Pazartesi Nisan 29, 2024

G20 Zirvesine karşı kitleler sokaktaydı

G20 Zirvesi ile emperyalistler ve bazı bölge müttefikleriyle beraber bu sefer Hamburg’da bir araya geldiler. Gündemlerinden birini dünya halklarının sömürüsü ve sistemin kemikleşmiş sorunlarının faturasını dünya halklarına çıkarmak oluştururken; diğerini pazarların yeniden paylaşımı ve uluslararası jeopolitik ve jeostratejik alanlar oluşturuyordu. Külfeti devamlı halklara çıkarılan bu sorunların emekçi sınıflar üzerinde yarattığı katmerli baskı ve yaptırım artık emperyalist ülkelerde bile üst boyutlara tırmanmıştır. Bu durum kendisini Avrupa’nın en gelişmiş ülkesi Almanya’da bile geçerlidir. Nitekim sistemin kronikleşen sorunlarının gün be gün yüklendiği Alman işçi sınıfı ve gençlik duydukları rahatsızlığı ve öfkeyi Hamburg’taki G20 Zirvesi’nde gösterirler. Bunu zirvede bir araya gelen dünya tekelci burjuvazisine iletirler.

Almanya’da Durum

Emperyalist aşamadaki uluslararası kapitalizmin ürettiği sorunlar çözüme kavuşmuyor. Mevcut sistemin bağrında oluşan çelişkiler giderek daha derinleşiyor ve müzmin bir hal alıyor. Bunun faturası da uluslararası proleterya ve dünya halklarına çıkarılıyor. Bu durum Almanya açısından da geçerlidir. İkinci Dünya Savaşı’yla yıkıma uğrayan ve tahrip olan uluslararası kapitalizmin ABD öncülüğünde yeniden inşası sonucu girilen istikrarlı süreç, 1973-’74 kriziyle giderek yerini istikrarsız sürece bırakır.

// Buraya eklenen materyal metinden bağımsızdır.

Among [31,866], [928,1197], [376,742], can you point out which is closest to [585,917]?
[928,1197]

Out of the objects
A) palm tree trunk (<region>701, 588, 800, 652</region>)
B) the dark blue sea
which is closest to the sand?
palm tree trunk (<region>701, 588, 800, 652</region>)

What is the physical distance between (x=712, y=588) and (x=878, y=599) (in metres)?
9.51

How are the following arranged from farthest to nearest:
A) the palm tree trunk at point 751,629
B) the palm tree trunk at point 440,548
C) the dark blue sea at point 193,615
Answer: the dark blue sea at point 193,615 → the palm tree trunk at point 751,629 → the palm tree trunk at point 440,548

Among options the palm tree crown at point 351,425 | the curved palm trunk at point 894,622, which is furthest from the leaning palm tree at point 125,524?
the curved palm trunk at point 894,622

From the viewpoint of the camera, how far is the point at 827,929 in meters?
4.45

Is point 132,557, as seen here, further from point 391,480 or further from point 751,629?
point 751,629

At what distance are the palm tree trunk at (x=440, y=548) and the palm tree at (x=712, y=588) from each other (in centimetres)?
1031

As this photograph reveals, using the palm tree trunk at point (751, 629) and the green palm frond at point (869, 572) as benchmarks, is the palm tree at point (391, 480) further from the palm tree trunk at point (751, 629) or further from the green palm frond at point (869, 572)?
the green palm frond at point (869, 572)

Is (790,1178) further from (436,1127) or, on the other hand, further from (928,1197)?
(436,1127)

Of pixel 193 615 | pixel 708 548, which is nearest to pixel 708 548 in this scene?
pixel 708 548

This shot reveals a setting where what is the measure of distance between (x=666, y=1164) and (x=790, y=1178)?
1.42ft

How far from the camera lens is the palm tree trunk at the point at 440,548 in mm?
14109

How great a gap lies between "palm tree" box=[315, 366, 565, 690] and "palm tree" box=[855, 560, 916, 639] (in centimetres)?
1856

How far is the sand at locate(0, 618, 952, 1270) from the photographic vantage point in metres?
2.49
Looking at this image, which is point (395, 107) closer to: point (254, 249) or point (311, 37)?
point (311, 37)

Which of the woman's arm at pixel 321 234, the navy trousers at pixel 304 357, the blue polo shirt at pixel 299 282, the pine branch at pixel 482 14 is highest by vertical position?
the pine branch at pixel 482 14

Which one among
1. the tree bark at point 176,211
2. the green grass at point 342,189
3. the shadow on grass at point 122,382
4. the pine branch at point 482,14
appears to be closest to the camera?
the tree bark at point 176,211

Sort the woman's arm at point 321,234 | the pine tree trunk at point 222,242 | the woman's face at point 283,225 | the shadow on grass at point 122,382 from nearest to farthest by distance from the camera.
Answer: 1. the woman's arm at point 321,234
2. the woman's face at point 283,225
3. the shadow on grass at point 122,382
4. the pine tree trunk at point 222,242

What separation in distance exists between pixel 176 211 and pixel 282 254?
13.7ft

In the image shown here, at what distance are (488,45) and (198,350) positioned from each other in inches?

1970’lerin ortalarında neoliberalizm yaftasıyla dünya ekonomik, sosyal ve siyasal olarak yeni bir sürece sokulur. Çünkü kapitalizmin yasası sonucu gelişen üretici güçler beraberinde üretimde toplumsallaşma ve merkezileşmeyi geliştirmiş, ama sömürüye dayalı mülkiyet biçimi muhafaza edilmiştir. Bu da, giderek artan nispi artı-değer ve mutlak artı-değer sömürüsü sonucu üretilen metanın, üretildiği oranda tüketilemeyip elde kalmasını beraberinde getirir. Bu durum sistemi giderek aşırı-üretim sürecine kanalize eder. Krize tekabül eden aşırı-üretim geliştikçe, sermaye borsa piyasalarına kayar ve sanal sermaye halini alır. Böylece aşırı-üretim beraberinde, mali krizi getirir. Bu süreç 1990’lı yılların ikinci yarısıyla ivme kazanır ve iki binli yıllarda kronik boyutlara tırmanır. Öyle ki giderilemeyen aşırı-üretim ve mali kriz kendi içinde yeni krizler üretir. 2008 yılındaki patlamayla Mortgage krizi gerçekleşir. Bu kriz 1929-’33 Şikago krizinden sonra olan asrın krizi olarak değerlendirilir. Bu kriz ile uluslararası kapitalizmin mevcut durumu iyice açığa çıkmıştır. Ve bu krizin faturası uluslararası işçi sınıfına ve dünya halklarına çıkarılır.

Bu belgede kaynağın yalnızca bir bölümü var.